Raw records

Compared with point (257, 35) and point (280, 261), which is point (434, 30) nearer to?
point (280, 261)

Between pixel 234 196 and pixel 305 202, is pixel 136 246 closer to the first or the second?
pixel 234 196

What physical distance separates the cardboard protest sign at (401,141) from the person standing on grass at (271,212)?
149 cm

==

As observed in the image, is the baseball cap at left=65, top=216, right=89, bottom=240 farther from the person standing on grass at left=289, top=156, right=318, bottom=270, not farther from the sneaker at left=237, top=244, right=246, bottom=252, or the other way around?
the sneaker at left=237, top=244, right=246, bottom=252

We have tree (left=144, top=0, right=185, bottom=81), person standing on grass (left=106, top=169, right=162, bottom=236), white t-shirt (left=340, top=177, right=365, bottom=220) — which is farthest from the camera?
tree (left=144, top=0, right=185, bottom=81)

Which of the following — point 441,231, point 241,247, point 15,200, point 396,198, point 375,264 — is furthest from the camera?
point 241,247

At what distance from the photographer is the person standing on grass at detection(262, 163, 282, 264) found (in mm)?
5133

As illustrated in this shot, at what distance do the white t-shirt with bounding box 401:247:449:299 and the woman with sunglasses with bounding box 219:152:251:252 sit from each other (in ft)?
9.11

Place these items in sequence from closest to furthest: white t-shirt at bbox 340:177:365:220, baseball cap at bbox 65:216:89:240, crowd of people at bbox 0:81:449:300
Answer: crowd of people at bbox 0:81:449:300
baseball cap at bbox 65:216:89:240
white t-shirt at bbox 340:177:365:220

* * *

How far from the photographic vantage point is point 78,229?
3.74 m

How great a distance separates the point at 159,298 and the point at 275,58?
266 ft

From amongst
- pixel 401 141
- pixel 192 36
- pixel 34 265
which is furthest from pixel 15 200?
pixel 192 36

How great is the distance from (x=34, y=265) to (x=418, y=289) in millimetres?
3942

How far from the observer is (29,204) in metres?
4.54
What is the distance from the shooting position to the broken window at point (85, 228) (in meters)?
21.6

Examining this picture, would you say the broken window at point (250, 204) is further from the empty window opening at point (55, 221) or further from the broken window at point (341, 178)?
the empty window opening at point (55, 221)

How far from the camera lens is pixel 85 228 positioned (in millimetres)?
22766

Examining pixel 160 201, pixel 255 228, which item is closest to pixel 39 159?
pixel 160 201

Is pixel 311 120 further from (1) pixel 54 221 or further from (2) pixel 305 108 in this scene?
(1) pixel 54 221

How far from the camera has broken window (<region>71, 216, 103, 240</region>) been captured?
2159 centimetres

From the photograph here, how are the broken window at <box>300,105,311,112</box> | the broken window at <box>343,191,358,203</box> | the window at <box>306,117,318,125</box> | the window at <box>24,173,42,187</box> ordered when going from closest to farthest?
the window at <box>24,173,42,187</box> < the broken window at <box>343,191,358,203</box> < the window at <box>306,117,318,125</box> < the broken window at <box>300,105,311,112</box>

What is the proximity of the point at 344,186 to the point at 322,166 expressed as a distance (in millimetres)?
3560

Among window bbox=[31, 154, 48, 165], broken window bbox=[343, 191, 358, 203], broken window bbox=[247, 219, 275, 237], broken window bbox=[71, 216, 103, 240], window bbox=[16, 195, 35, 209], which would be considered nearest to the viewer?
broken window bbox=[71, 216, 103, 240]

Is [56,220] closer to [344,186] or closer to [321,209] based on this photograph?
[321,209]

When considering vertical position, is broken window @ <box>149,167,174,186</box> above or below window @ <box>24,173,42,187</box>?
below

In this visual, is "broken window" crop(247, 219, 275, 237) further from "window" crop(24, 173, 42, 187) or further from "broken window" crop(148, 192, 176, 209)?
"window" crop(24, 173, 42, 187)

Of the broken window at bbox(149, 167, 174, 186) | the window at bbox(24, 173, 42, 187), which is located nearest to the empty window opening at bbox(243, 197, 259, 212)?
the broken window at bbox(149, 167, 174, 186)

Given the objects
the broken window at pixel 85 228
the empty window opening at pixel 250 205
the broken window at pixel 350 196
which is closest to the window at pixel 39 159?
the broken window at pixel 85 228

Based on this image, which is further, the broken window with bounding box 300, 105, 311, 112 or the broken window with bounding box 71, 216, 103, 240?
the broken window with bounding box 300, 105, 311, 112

(Work instructions): Tally how many lines in the items above contain the word "camera", and reply with only that number.

(Task response): 4